I have done likewise.
> Section 1:
> -----------
>
> Q1_1:
>
....elided...
> > RFC5656 covers three specific constructions:
> >
> > a) Elliptic Curve Diffie-Hellman (ECDH),>
> > b) Elliptic Curve Menezes-Qu-Vanstone (ECMQV) key agreement, and
> > c) Elliptic Curve Digital Signature Algorithm (ECDSA).
> >
> > This draft does not cover the use of a digital signature algoirthm
> > or apply the Curve25519 or Curve448 constructions to the use of
> > ECMQV and focuses entirely on ECDH key exchange extensions for a
> > different construction of elliptic curves.
>
> Would it be good to indicate that in a note?

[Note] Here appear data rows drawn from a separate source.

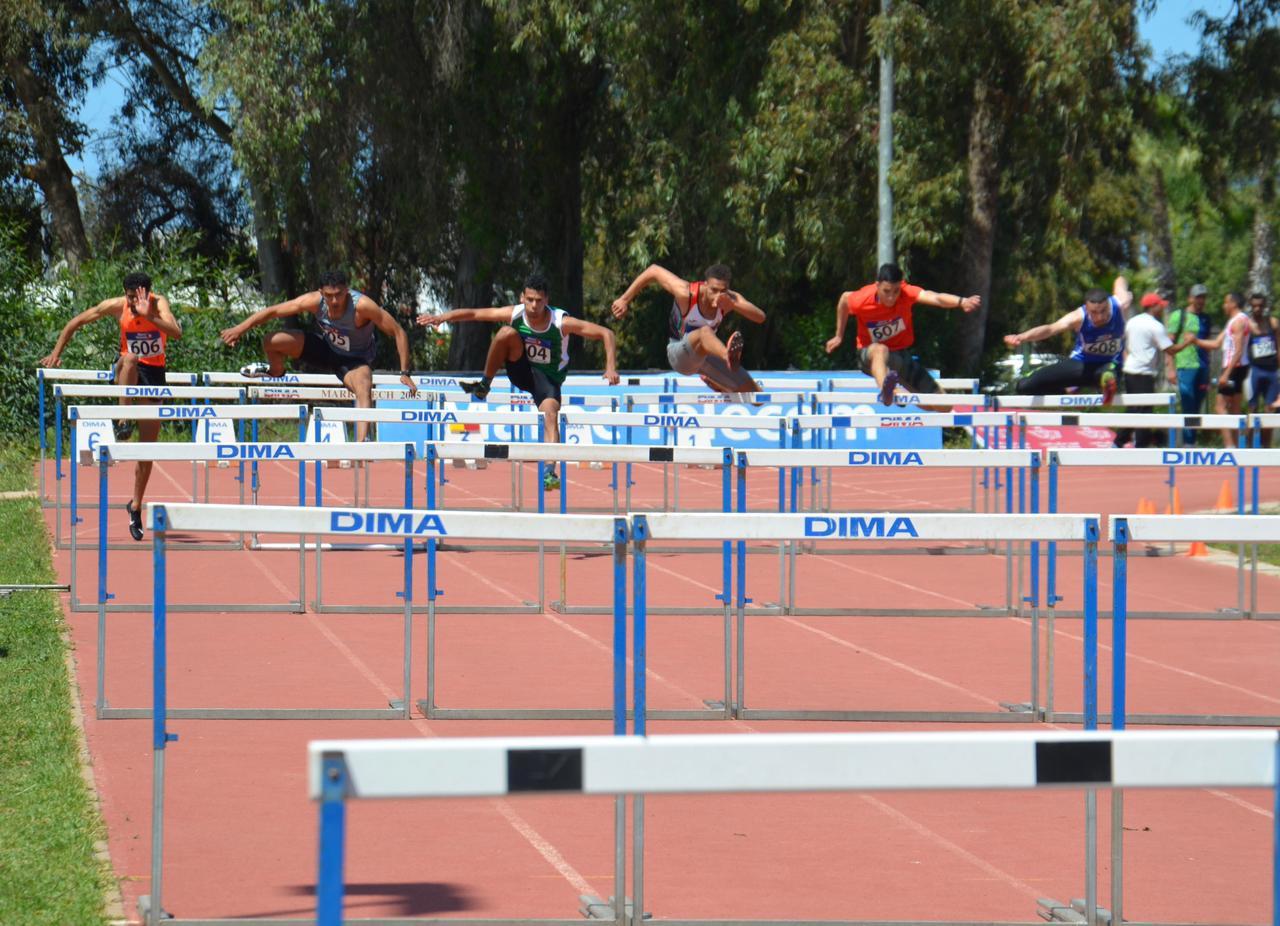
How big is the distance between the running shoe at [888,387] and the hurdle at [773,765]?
40.6 feet

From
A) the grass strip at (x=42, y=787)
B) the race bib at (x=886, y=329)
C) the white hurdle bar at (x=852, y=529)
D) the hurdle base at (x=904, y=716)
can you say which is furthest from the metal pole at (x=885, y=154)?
the white hurdle bar at (x=852, y=529)

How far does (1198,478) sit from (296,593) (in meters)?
12.6

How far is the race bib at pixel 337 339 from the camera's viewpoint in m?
14.5

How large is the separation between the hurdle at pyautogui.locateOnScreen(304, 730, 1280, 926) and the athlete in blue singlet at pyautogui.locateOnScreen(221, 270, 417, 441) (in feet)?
37.4

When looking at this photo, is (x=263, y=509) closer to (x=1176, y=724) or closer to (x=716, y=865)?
(x=716, y=865)

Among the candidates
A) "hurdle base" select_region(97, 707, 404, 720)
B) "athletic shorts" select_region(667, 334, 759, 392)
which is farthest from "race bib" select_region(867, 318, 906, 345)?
"hurdle base" select_region(97, 707, 404, 720)

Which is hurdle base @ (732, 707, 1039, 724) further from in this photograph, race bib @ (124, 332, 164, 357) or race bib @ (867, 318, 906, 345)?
race bib @ (124, 332, 164, 357)

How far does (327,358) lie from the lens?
14.7 m

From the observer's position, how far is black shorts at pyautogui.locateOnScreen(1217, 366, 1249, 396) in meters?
19.5

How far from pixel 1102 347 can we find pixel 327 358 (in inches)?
272

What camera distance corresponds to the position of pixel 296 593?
38.3 ft

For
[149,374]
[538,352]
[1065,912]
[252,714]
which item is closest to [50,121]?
[149,374]

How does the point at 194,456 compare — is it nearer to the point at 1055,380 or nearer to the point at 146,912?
the point at 146,912

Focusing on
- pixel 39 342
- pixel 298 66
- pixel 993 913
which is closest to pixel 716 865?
pixel 993 913
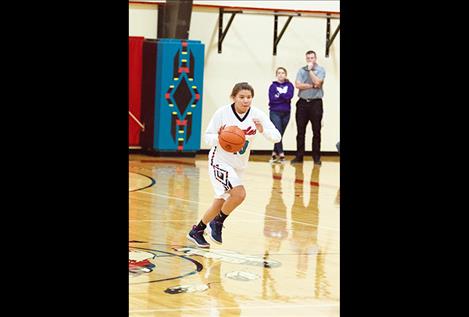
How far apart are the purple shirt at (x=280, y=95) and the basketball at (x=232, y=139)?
8.92 meters

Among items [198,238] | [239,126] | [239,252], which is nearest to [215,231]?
[198,238]

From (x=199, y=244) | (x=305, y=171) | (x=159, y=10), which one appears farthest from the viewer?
(x=159, y=10)

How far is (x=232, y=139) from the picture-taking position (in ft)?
28.5

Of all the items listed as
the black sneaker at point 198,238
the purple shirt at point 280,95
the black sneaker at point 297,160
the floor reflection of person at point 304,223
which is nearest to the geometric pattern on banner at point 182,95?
the purple shirt at point 280,95

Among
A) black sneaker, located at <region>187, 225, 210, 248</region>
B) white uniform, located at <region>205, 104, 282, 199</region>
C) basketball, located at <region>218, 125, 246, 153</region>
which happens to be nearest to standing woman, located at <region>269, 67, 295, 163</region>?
white uniform, located at <region>205, 104, 282, 199</region>

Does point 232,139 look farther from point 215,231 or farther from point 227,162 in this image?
point 215,231

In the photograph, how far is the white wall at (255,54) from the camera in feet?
60.9

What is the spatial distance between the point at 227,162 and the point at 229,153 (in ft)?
0.28

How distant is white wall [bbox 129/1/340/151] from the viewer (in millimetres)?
18562
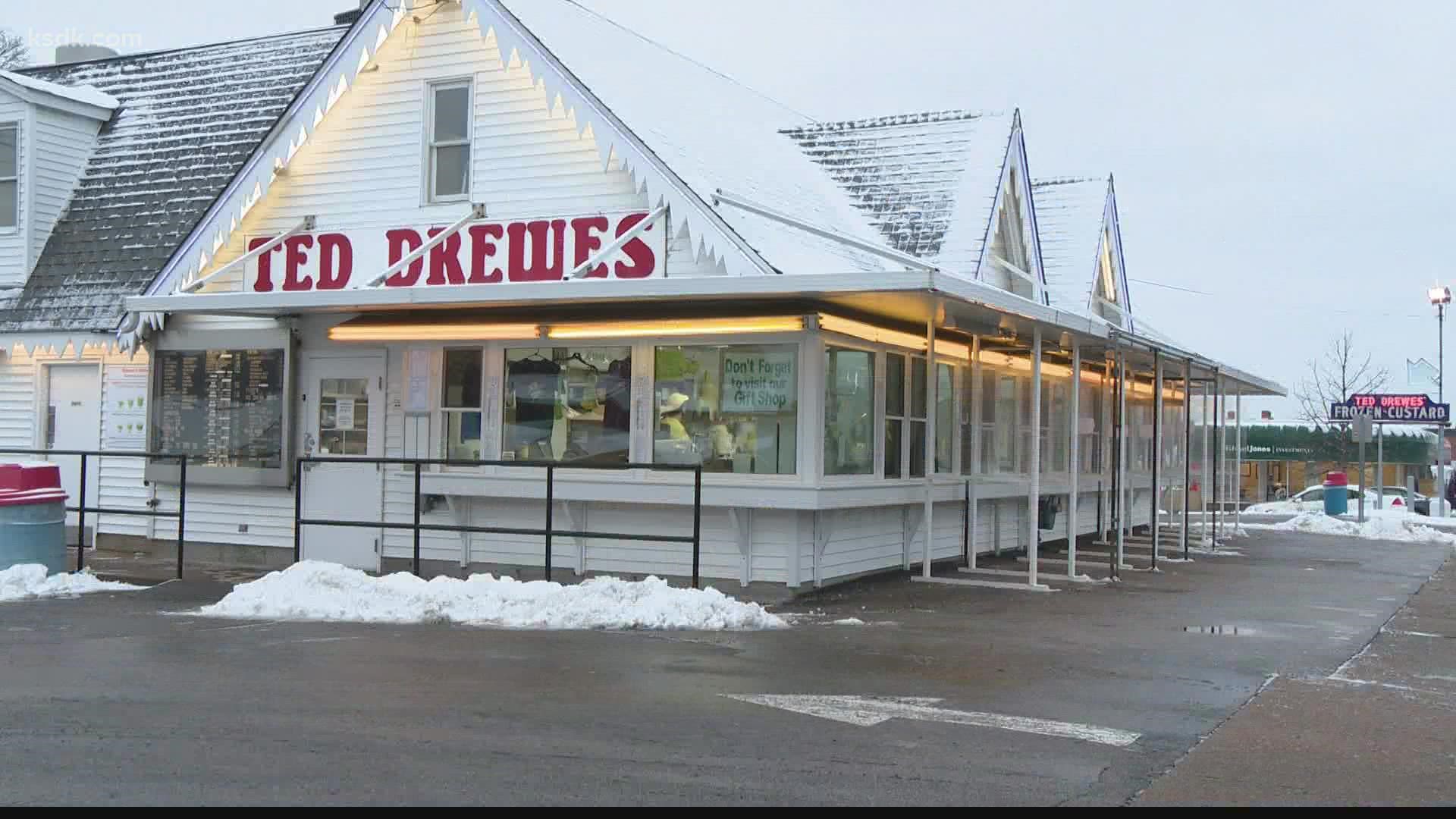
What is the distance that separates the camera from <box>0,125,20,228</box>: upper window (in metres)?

Possibly. I could add this as the final sentence to the first paragraph
of the introduction:
Other parts of <xref target="RFC5656"/>, such as Elliptic Curve
Menezes-Qu-Vanstone (ECMQV) key agreement, and Elliptic Curve
Digital Signature Algorithm (ECDSA) are not considered in this
document.
....elided...
> > It seems a bit detailed to me for an introduction. Let me know if
> > you have any suggestions on a revision.
>
> I think the text looks good, and it is for sure a good clarification
> for a non-security person like myself :)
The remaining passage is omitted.